[132.] spets, a form of spits (as spettle for spittle).

[133.] one blot, i.e. a universal blot: comp. Macbeth, ii. 2. 63. Milton first wrote, “And makes a blot of nature.”

[134.] Stay, here used causally = check. The radical sense of the word is ‘to support,’ as in the substantive stay and its plural stays. ebon, black as ebony. Ebony is so called because it is hard as a stone (Heb. eben, a stone); and the wood being of a dark colour, the name has become a synonym both for hardness and for blackness.

[135.] Hecat’, i.e. Hecatè (as in line [535]): a mysterious Thracian divinity, afterwards regarded as the goddess of witchcraft: for these reasons a fit companion for Cotytto and a fit patroness of Comus. Jonson calls her “the mistress of witches.” She was supposed to send forth at night all kinds of demons and phantoms, and to wander about with the souls of the dead and amidst the howling of dogs.

[136.] utmost end, full completion. Compare L’Alleg. 109, “the corn That ten day-labourers could not end,” where ‘end’ = ‘complete.’

[137.] dues: see [note], l. 12.

[138.] blabbing eastern scout, i.e. the tale-telling spy that comes from the East, viz. Morning.

[139.] nice; hard to please, fastidious: “a finely chosen epithet, expressing at once curious and squeamish” (Hurd). It is used by Comus in contempt: comp. ii. Henry IV. iv. 1, “Hence, therefore, thou nice crutch”; and see the index to the Globe Shakespeare. the Indian steep. In his Elegia Tertia Milton represents the sun as the “light-bringing king” whose home is on the shores of the Ganges (i.e. in the far East): comp. “the Indian mount,” Par. Lost, i. 781, and Tennyson’s In Memoriam, xxvi., “ere yet the morn Breaks hither over Indian seas.”

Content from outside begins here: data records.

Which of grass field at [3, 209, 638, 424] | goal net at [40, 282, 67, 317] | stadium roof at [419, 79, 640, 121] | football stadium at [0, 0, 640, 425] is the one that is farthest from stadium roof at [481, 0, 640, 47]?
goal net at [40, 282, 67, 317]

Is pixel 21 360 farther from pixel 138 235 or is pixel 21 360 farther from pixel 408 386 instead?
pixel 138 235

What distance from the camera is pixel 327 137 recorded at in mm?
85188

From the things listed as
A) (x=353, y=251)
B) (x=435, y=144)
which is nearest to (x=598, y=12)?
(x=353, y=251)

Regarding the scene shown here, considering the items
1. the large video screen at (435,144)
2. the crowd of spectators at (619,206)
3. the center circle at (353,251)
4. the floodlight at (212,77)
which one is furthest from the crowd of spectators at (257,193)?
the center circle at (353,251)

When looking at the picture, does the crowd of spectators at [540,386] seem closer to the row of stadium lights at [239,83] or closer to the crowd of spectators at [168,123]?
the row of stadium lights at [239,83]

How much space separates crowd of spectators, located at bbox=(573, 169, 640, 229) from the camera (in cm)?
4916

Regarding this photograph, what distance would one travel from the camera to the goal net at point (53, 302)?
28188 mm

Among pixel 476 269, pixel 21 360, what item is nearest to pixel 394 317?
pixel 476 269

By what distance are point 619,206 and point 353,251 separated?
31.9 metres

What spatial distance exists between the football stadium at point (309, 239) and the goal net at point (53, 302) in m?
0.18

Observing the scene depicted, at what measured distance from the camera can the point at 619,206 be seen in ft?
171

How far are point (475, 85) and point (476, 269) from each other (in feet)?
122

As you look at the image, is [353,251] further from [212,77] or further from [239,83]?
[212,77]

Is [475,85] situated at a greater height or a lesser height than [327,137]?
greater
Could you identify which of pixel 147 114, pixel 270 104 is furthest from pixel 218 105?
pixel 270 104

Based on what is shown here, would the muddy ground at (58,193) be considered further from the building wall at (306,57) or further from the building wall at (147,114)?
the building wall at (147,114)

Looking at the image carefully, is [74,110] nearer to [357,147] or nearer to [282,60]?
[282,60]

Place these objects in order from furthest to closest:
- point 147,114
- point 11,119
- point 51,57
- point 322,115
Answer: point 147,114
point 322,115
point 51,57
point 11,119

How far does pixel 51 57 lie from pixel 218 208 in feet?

[140.] cabined loop-hole: an allusion to the first glimpse of dawn, i.e. the peep of day. Comp. “Out of her window close she blushing peeps,” said of the morning (P. Fletcher’s Eclogues), as if the first rays of the sun struggled through some small aperture. ‘Cabined,’ literally ‘belonging to a cabin,’ and therefore small.